§ Your assignment
Which of the saved entries below contain the word "when"? Gather every such line and copy each one in full.

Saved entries
□ □ □ □ □

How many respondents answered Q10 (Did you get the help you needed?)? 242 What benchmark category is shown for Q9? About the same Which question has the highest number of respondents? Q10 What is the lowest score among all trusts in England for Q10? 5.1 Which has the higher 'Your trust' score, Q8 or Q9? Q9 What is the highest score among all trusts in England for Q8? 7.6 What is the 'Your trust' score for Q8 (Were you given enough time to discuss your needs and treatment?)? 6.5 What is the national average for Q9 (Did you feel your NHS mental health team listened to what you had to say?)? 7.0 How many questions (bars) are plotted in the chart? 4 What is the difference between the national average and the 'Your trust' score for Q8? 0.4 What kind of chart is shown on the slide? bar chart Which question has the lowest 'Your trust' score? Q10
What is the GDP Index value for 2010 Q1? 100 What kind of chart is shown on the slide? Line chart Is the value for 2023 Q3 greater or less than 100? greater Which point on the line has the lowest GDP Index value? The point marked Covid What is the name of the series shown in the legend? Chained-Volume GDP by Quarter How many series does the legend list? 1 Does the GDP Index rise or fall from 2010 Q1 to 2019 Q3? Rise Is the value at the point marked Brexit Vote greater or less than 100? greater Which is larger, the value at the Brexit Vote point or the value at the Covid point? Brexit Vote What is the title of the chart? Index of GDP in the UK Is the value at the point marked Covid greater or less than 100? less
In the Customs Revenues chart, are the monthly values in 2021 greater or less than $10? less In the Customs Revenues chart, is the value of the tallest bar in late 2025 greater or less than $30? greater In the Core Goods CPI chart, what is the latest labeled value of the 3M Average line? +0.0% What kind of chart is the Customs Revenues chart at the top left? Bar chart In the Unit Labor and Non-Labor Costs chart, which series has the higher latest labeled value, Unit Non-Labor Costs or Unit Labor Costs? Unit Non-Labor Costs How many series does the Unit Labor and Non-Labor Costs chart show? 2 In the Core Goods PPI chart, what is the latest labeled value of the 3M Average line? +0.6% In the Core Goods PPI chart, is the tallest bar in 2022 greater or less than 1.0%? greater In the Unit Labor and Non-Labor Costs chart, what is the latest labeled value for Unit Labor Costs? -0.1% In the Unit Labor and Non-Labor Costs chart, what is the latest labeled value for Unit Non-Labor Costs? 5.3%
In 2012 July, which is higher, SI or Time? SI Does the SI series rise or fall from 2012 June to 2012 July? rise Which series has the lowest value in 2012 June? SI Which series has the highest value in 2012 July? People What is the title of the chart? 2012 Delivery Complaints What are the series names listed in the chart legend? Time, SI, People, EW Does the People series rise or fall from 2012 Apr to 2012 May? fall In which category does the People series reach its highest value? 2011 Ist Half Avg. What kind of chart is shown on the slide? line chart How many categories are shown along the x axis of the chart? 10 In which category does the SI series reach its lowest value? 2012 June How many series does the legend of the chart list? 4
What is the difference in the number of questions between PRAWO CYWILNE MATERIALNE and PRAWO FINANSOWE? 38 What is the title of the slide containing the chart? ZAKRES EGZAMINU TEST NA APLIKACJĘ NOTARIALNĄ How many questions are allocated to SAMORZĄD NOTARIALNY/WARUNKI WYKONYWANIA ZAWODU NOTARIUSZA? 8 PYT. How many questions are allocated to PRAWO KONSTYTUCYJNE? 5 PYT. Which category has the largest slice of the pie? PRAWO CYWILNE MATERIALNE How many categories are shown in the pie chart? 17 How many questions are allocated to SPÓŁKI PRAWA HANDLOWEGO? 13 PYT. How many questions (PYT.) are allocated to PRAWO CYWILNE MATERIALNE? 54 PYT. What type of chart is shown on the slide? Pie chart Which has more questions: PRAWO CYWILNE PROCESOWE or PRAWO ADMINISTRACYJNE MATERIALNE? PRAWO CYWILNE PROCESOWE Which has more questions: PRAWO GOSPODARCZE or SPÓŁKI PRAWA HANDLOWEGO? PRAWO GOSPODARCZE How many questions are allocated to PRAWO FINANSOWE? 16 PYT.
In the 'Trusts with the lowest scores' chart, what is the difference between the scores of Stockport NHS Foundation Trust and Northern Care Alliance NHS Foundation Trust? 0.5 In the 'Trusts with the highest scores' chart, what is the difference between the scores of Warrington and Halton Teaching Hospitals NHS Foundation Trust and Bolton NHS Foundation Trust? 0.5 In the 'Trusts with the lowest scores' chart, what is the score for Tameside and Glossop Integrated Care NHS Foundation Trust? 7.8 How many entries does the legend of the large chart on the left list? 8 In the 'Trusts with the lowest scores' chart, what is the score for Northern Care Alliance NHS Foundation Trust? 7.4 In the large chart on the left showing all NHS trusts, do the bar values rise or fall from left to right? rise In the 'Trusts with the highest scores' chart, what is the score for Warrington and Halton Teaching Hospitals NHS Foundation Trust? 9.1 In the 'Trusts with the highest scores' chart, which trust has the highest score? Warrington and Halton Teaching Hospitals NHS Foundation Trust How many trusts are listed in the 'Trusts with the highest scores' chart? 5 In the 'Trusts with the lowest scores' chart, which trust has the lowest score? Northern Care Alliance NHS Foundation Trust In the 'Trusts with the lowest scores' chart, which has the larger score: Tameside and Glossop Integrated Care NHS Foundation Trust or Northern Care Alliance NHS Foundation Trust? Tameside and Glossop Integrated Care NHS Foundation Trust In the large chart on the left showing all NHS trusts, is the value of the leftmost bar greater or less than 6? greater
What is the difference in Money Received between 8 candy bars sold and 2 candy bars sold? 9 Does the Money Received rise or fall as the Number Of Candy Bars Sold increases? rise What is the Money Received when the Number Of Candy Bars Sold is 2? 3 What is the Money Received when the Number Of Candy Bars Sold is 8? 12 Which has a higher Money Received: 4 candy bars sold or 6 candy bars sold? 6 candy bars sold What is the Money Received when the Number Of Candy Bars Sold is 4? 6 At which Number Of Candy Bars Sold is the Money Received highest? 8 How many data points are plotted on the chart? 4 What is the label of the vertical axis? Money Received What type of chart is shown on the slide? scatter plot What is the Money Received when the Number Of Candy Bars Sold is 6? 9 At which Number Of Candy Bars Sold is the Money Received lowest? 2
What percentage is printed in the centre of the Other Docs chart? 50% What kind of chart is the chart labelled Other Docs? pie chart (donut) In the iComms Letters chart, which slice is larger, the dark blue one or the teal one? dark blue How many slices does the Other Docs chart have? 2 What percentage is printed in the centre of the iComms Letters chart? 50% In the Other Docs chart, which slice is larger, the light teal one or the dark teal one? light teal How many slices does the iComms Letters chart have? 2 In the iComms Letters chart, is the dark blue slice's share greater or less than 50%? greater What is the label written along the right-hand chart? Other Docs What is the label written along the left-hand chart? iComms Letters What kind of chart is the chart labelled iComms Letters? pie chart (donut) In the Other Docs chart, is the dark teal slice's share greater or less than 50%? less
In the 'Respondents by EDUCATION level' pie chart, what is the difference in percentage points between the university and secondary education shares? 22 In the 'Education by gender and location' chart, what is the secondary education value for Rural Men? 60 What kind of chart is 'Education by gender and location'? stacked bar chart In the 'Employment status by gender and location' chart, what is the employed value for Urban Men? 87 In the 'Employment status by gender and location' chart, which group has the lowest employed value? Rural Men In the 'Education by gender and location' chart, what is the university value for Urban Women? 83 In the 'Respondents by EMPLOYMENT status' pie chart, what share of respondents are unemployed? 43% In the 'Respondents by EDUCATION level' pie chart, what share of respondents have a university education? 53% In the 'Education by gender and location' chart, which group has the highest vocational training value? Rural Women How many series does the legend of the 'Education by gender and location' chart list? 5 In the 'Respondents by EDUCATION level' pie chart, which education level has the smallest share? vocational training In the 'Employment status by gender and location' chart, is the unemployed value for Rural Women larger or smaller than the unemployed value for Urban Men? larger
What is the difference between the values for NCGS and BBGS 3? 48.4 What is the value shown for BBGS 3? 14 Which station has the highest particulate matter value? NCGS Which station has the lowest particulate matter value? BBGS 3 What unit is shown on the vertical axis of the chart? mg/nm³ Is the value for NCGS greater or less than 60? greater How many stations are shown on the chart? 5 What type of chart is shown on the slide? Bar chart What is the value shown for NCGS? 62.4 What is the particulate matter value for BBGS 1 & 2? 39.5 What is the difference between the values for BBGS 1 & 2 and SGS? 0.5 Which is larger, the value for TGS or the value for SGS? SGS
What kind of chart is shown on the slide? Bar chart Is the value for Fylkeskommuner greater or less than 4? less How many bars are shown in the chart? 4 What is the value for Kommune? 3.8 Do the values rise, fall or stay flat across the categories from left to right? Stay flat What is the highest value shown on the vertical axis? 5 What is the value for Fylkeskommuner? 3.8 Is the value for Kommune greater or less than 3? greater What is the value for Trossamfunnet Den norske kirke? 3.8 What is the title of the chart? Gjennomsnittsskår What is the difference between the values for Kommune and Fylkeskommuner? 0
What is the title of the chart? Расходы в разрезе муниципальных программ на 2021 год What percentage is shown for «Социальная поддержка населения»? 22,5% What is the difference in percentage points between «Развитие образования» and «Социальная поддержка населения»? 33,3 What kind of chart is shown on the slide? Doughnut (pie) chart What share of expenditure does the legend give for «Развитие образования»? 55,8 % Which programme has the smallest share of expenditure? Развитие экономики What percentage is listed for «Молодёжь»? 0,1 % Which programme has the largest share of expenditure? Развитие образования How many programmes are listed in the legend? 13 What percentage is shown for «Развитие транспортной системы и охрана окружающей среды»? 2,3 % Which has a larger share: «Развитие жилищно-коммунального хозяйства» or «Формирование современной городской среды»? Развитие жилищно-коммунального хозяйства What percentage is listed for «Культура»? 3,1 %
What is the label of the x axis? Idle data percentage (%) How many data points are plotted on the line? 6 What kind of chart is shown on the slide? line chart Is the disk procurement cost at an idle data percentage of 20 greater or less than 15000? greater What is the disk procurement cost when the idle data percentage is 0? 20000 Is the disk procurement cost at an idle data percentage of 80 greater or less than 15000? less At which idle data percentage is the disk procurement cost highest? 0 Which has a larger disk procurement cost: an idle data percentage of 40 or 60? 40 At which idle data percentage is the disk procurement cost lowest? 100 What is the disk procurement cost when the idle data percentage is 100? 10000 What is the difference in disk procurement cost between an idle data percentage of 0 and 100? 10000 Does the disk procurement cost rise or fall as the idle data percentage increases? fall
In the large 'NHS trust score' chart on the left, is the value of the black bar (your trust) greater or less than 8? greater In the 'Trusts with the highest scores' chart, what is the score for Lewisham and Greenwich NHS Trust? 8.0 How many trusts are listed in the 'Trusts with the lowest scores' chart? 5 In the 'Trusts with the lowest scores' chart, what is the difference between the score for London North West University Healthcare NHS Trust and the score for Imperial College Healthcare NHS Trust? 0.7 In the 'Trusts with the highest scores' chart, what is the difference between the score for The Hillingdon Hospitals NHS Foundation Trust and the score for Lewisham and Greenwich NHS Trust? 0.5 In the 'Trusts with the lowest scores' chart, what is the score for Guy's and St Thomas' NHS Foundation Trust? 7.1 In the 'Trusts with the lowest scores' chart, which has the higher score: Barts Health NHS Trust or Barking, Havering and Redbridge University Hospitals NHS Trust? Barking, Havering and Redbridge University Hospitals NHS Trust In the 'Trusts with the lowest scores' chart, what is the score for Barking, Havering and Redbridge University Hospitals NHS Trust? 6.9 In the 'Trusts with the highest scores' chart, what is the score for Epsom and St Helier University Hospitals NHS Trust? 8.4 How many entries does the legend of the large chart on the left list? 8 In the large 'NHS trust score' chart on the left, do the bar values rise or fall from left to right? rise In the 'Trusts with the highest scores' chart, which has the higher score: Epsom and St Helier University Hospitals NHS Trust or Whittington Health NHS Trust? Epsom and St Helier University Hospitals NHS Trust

□ □ □ □ □

§ Your response
What is the difference in Money Received between 8 candy bars sold and 2 candy bars sold? 9 Does the Money Received rise or fall as the Number Of Candy Bars Sold increases? rise What is the Money Received when the Number Of Candy Bars Sold is 2? 3 What is the Money Received when the Number Of Candy Bars Sold is 8? 12 Which has a higher Money Received: 4 candy bars sold or 6 candy bars sold? 6 candy bars sold What is the Money Received when the Number Of Candy Bars Sold is 4? 6 At which Number Of Candy Bars Sold is the Money Received highest? 8 How many data points are plotted on the chart? 4 What is the label of the vertical axis? Money Received What type of chart is shown on the slide? scatter plot What is the Money Received when the Number Of Candy Bars Sold is 6? 9 At which Number Of Candy Bars Sold is the Money Received lowest? 2
What is the label of the x axis? Idle data percentage (%) How many data points are plotted on the line? 6 What kind of chart is shown on the slide? line chart Is the disk procurement cost at an idle data percentage of 20 greater or less than 15000? greater What is the disk procurement cost when the idle data percentage is 0? 20000 Is the disk procurement cost at an idle data percentage of 80 greater or less than 15000? less At which idle data percentage is the disk procurement cost highest? 0 Which has a larger disk procurement cost: an idle data percentage of 40 or 60? 40 At which idle data percentage is the disk procurement cost lowest? 100 What is the disk procurement cost when the idle data percentage is 100? 10000 What is the difference in disk procurement cost between an idle data percentage of 0 and 100? 10000 Does the disk procurement cost rise or fall as the idle data percentage increases? fall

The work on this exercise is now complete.